**EXERCISE DESCRIPTION:** Retype the records below word for word and omit any image.

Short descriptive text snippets
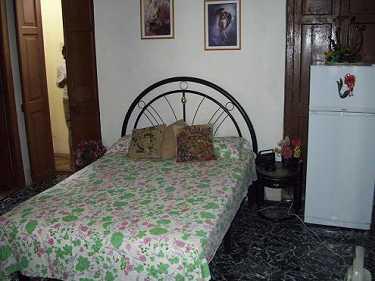 habitacion-2-casa-milagros-aira-habana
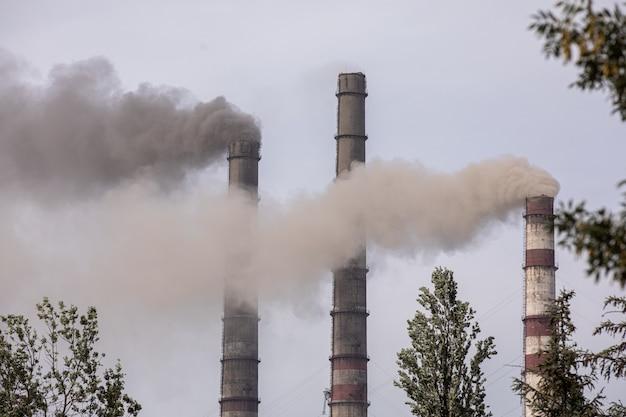Rauch aus den rohren der wärmestation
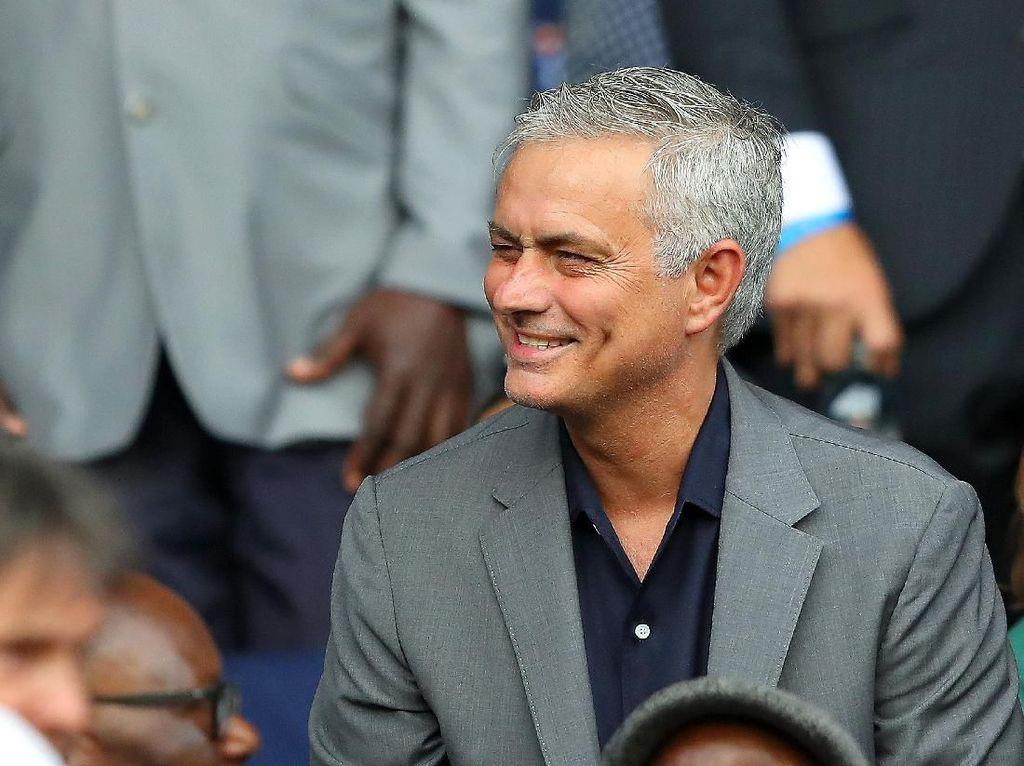 Mourinho: Melatih di Serie A Lagi? Memungkinkan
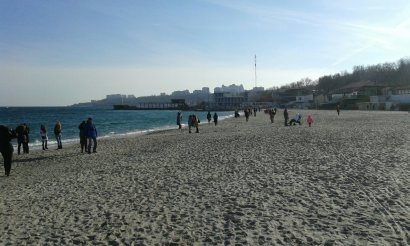 В первый день весны одесситы устремились на побережье (фото)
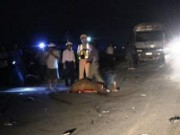 Tin tức trong ngày - Kẹp 3 đâm vào đuôi xe tải, 2 người chết tại chỗ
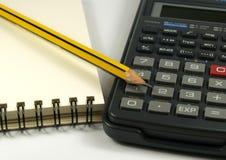 Bloc-notes et calculatrice de crayon Images libres de droits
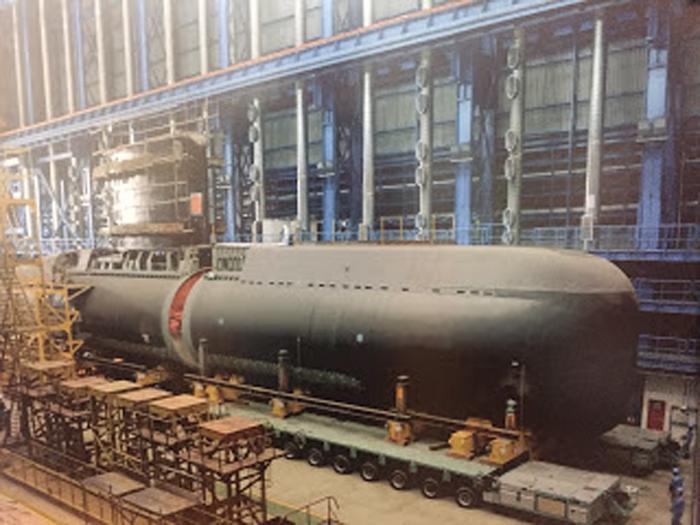 Proses perakitan kapal selam Chang Bogo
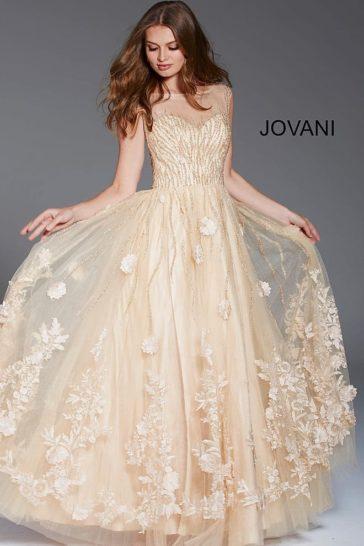 Пудровое вечернее платье прямого кроя с объемной отделкой и вышивкой.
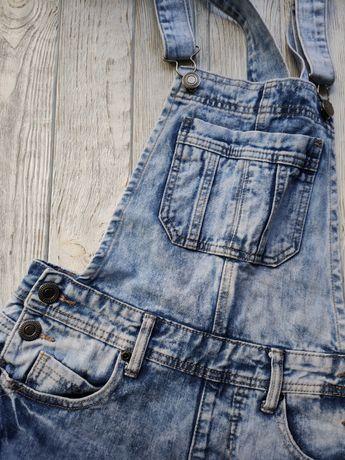 Голубой летний джинсовый комбинезон шортами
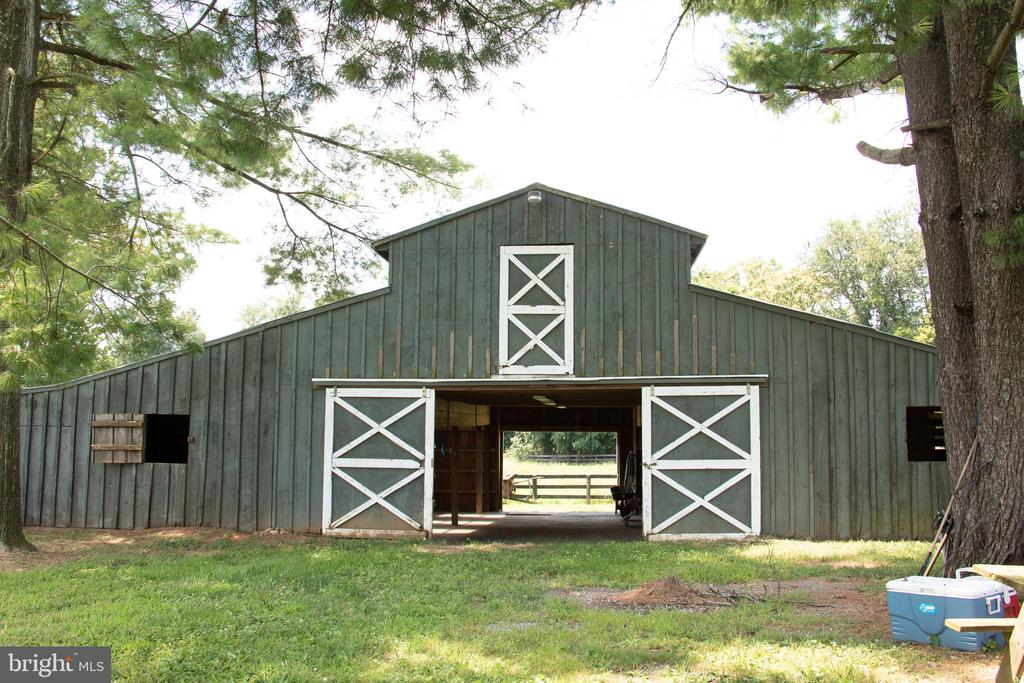 Center Isle barn with great ride out. - 36180 TURKEY ROOST RD, MIDDLEBURG
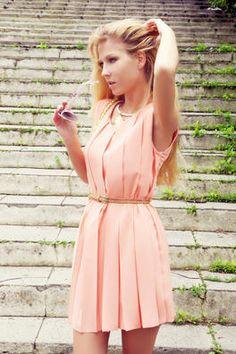 Peach Pastel Fashion   pastel peach pleats   Chicisimo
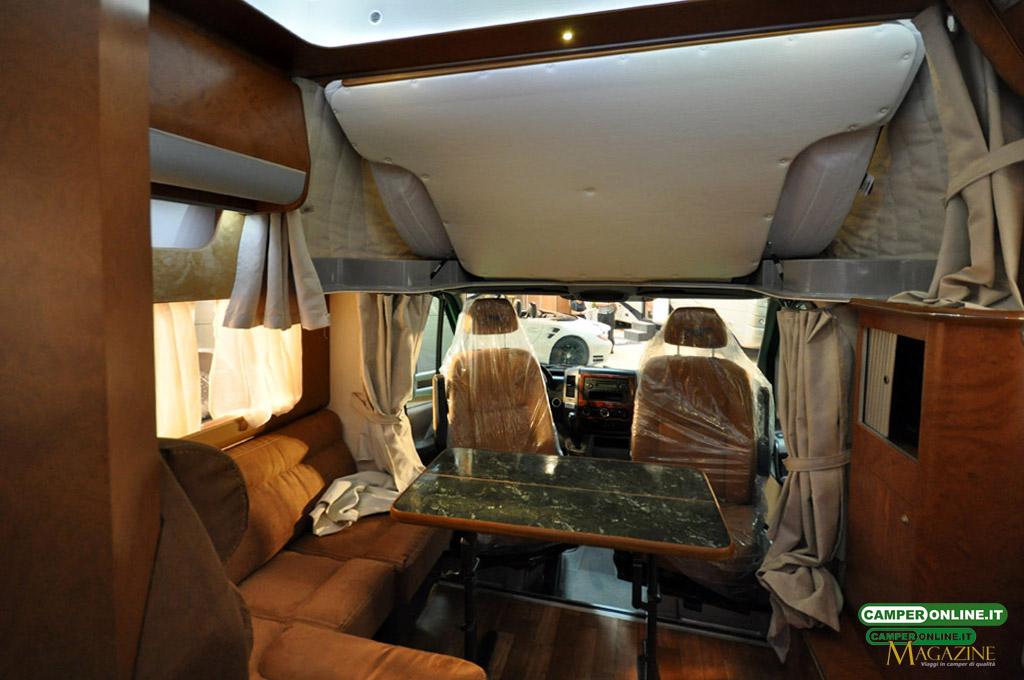 Caravan-Salon-2103-Silverdream-009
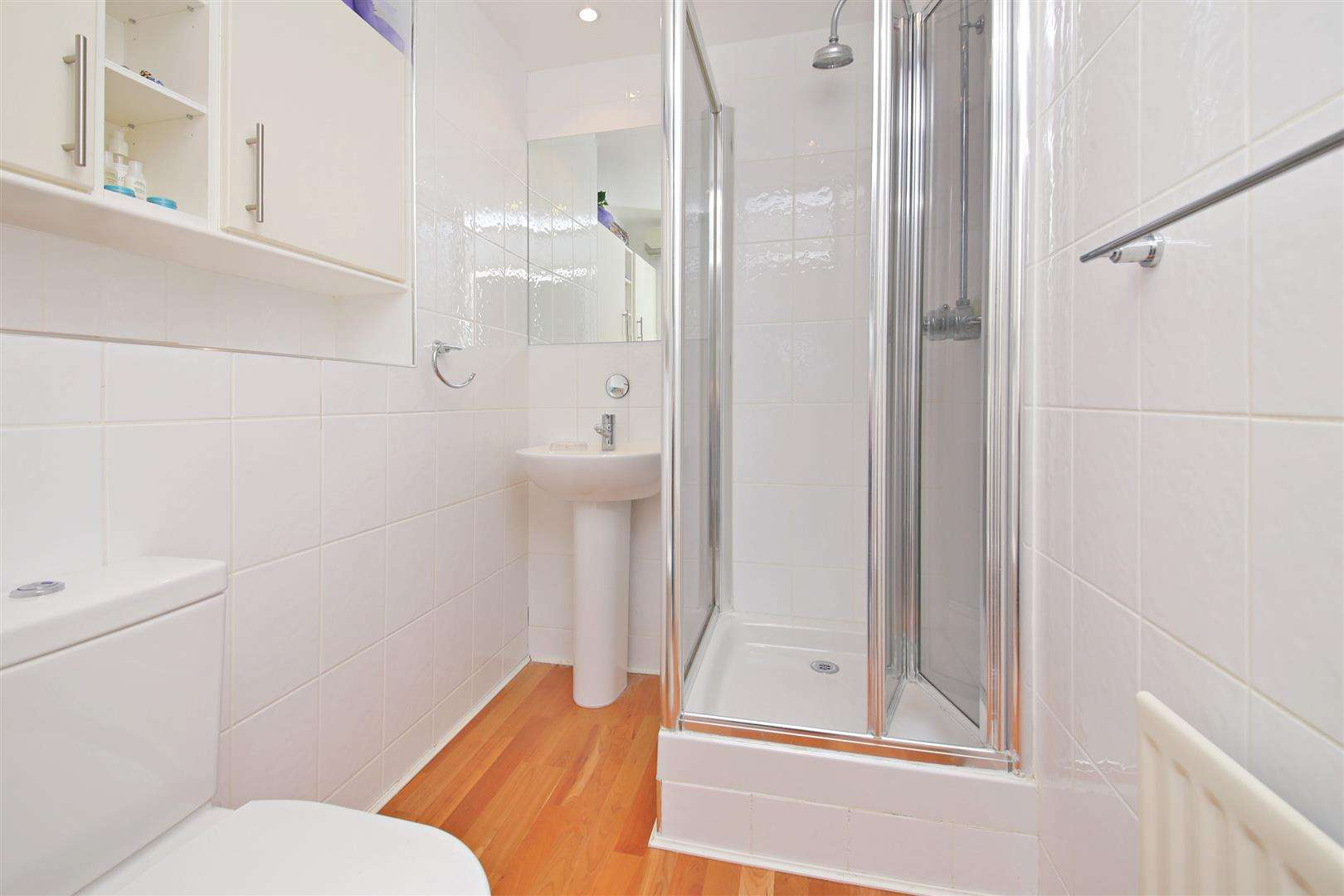 4 bed to rent in Shenley - (Property Image 6)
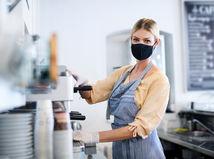žena, kávovar, práca, rúško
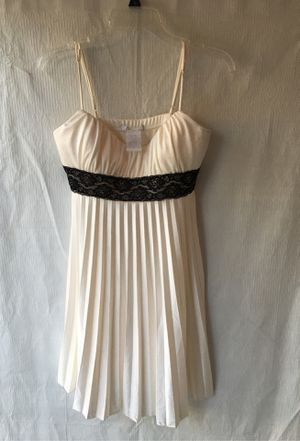 White dress for Sale in Santa Ana, CA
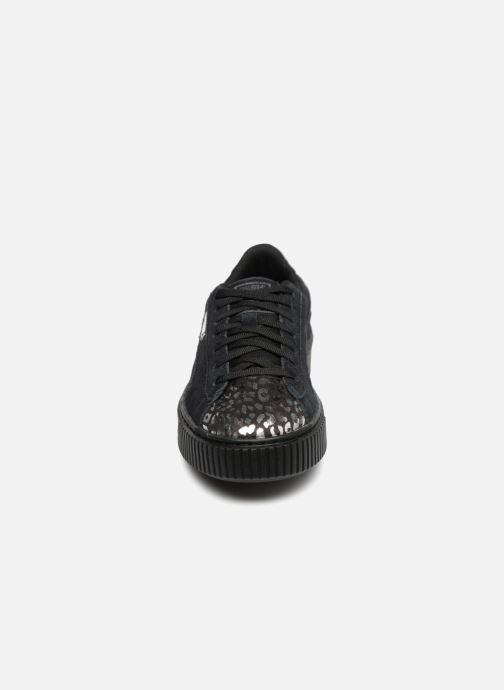 Sneakers Puma Suede Platform Ath Lux Nero modello indossato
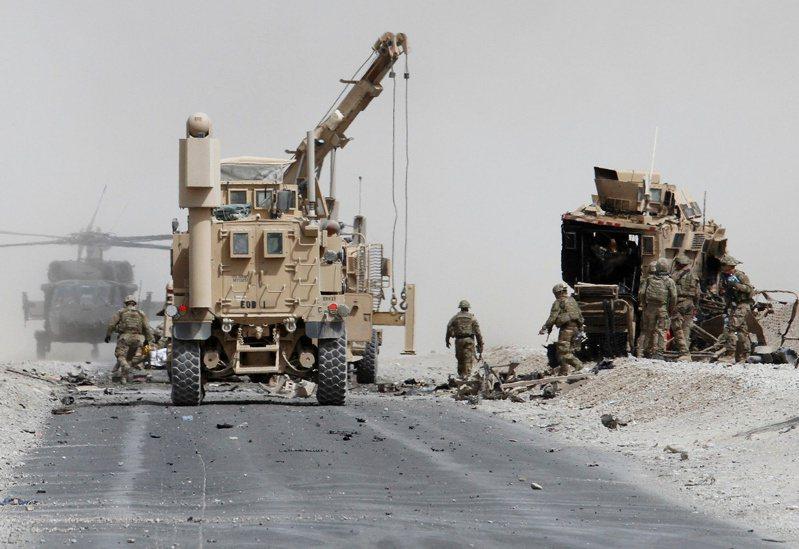 華盛頓郵報報導,俄羅斯懸賞獎金給神學士暗殺駐阿富汗美軍的行動,據信已經造成數名美國軍人死亡。圖為2017年駐阿富汗美軍檢查一輛遭自殺攻擊的聯軍車輛。路透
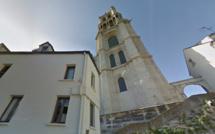 Yvelines : ils escaladent la façade de la collégiale de Mantes-la-Jolie et dégradent des gargouilles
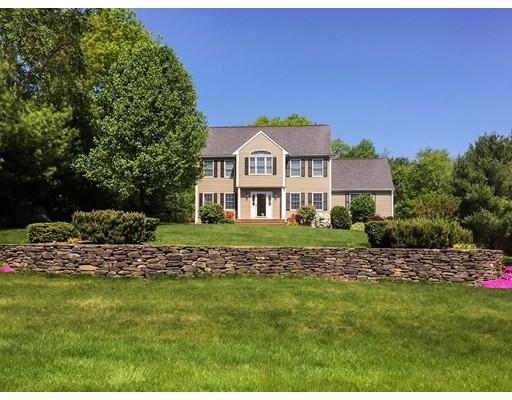 واحد منزل الأسرة للـ Sale في 1 Keryns Way 1 Keryns Way Foxboro, Massachusetts 02035 United States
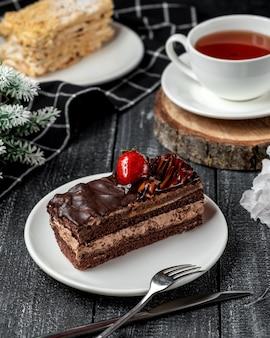 Bolo de brownie com morango e chá preto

**WRITTEN SOLUTION:**
 habitacion-2-casa-milagros-aira-habana
Rauch aus den rohren der wärmestation
 Mourinho: Melatih di Serie A Lagi? Memungkinkan
 В первый день весны одесситы устремились на побережье (фото)
 Tin tức trong ngày - Kẹp 3 đâm vào đuôi xe tải, 2 người chết tại chỗ
 Bloc-notes et calculatrice de crayon Images libres de droits
 Proses perakitan kapal selam Chang Bogo
 Пудровое вечернее платье прямого кроя с объемной отделкой и вышивкой.
 Голубой летний джинсовый комбинезон шортами
 Center Isle barn with great ride out. - 36180 TURKEY ROOST RD, MIDDLEBURG
 Peach Pastel Fashion   pastel peach pleats   Chicisimo
 Caravan-Salon-2103-Silverdream-009
 4 bed to rent in Shenley - (Property Image 6)
žena, kávovar, práca, rúško
 White dress for Sale in Santa Ana, CA
 Sneakers Puma Suede Platform Ath Lux Nero modello indossato
 華盛頓郵報報導,俄羅斯懸賞獎金給神學士暗殺駐阿富汗美軍的行動,據信已經造成數名美國軍人死亡。圖為2017年駐阿富汗美軍檢查一輛遭自殺攻擊的聯軍車輛。路透
 Yvelines : ils escaladent la façade de la collégiale de Mantes-la-Jolie et dégradent des gargouilles
 واحد منزل الأسرة للـ Sale في 1 Keryns Way 1 Keryns Way Foxboro, Massachusetts 02035 United States
 Bolo de brownie com morango e chá preto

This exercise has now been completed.